In some instances the tariffs imposed on our manufactured products by foreign countries exceed the cost of labor and materials used to make the product. A $25,000 car exported to Brazil has about $21,000 of tariffs applied to it by Brazil; $20,000 of golf balls exported to Brazil is hit with a $17,000 tariff. A $25,000 car shipped to India will cost about $75,000 because of Indian tariffs and taxes.
There is no way America can compete when tariffs of this magnitude are imposed on our products, but the tariffs keep those nations' economies humming along and our trade deficits and debts to them piling up with no end in sight.

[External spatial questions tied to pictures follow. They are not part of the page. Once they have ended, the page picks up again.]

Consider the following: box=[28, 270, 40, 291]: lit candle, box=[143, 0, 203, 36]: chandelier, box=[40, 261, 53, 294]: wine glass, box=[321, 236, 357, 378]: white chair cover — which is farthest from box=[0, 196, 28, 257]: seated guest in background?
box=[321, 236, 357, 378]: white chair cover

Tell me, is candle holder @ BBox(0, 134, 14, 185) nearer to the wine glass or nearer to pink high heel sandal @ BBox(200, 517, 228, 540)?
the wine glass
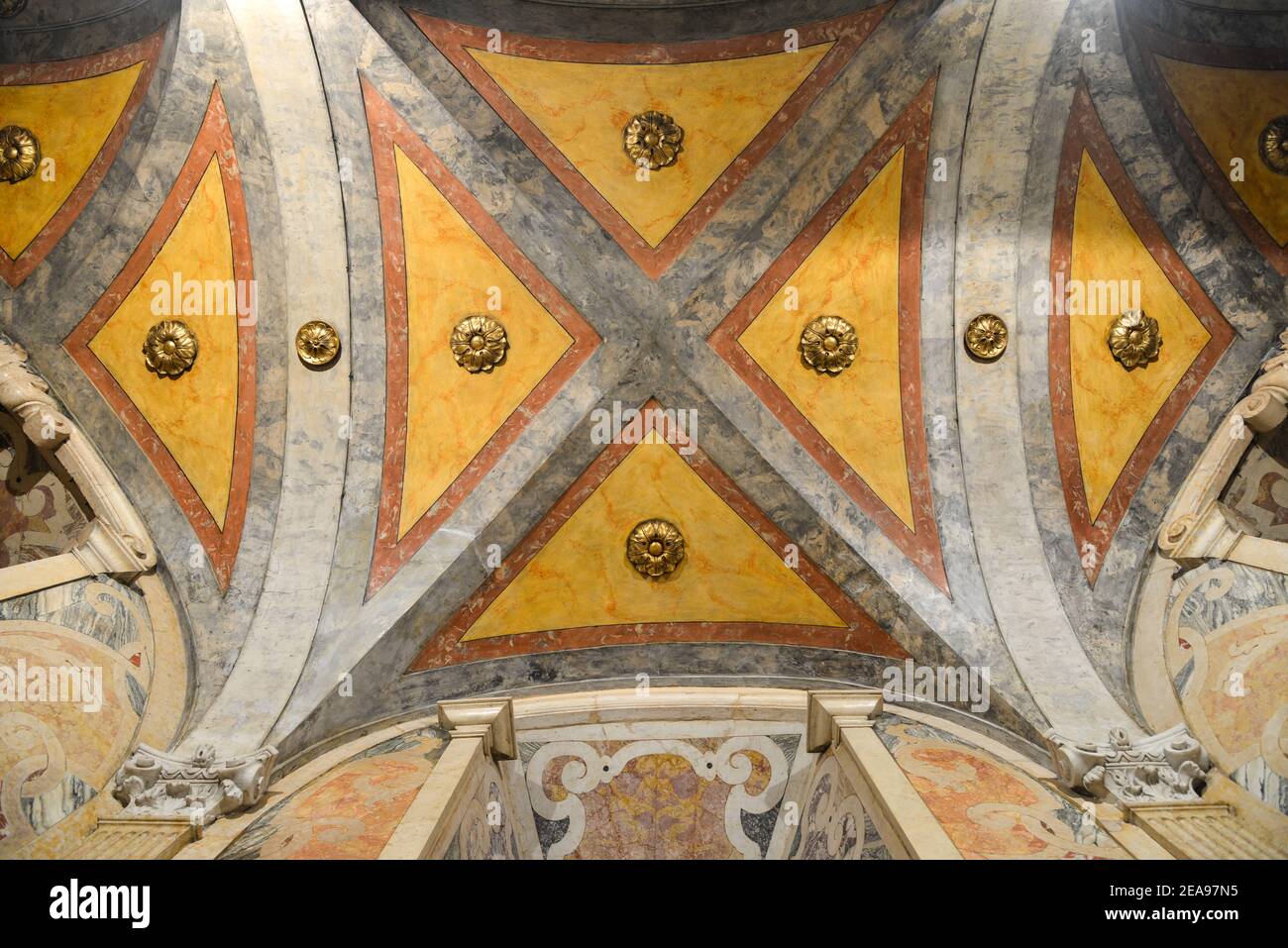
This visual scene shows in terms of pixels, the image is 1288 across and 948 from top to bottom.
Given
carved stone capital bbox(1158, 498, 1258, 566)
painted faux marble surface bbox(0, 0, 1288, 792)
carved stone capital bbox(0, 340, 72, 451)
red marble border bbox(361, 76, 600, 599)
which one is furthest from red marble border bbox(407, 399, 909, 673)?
carved stone capital bbox(0, 340, 72, 451)

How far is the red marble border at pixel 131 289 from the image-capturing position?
6863mm

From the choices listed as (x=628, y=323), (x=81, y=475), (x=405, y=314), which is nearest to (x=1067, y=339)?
(x=628, y=323)

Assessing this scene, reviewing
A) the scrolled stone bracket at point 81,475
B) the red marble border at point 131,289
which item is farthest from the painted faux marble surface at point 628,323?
the scrolled stone bracket at point 81,475

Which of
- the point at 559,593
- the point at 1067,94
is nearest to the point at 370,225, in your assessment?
the point at 559,593

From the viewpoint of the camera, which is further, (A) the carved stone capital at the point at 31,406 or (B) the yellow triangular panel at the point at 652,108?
(B) the yellow triangular panel at the point at 652,108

Their method is simple: exclude imports and grow domestic jobs. This reality gives our lawyer-based Senate and Congress fits and classically trained economists sleepless nights, but it made sense to the former president of Brazil, who at one time was a machinist.
An interesting side note is that Brazil partially funds its social-security system on import tariffs. America should learn from the Brazilians.
The time to start an intelligent conversation about tariffs is long overdue. We need to get beyond the conversation in which the second and usually last sentence is, "We don't want to start a trade war." We are in a trade war, but we aim our guns against ourselves.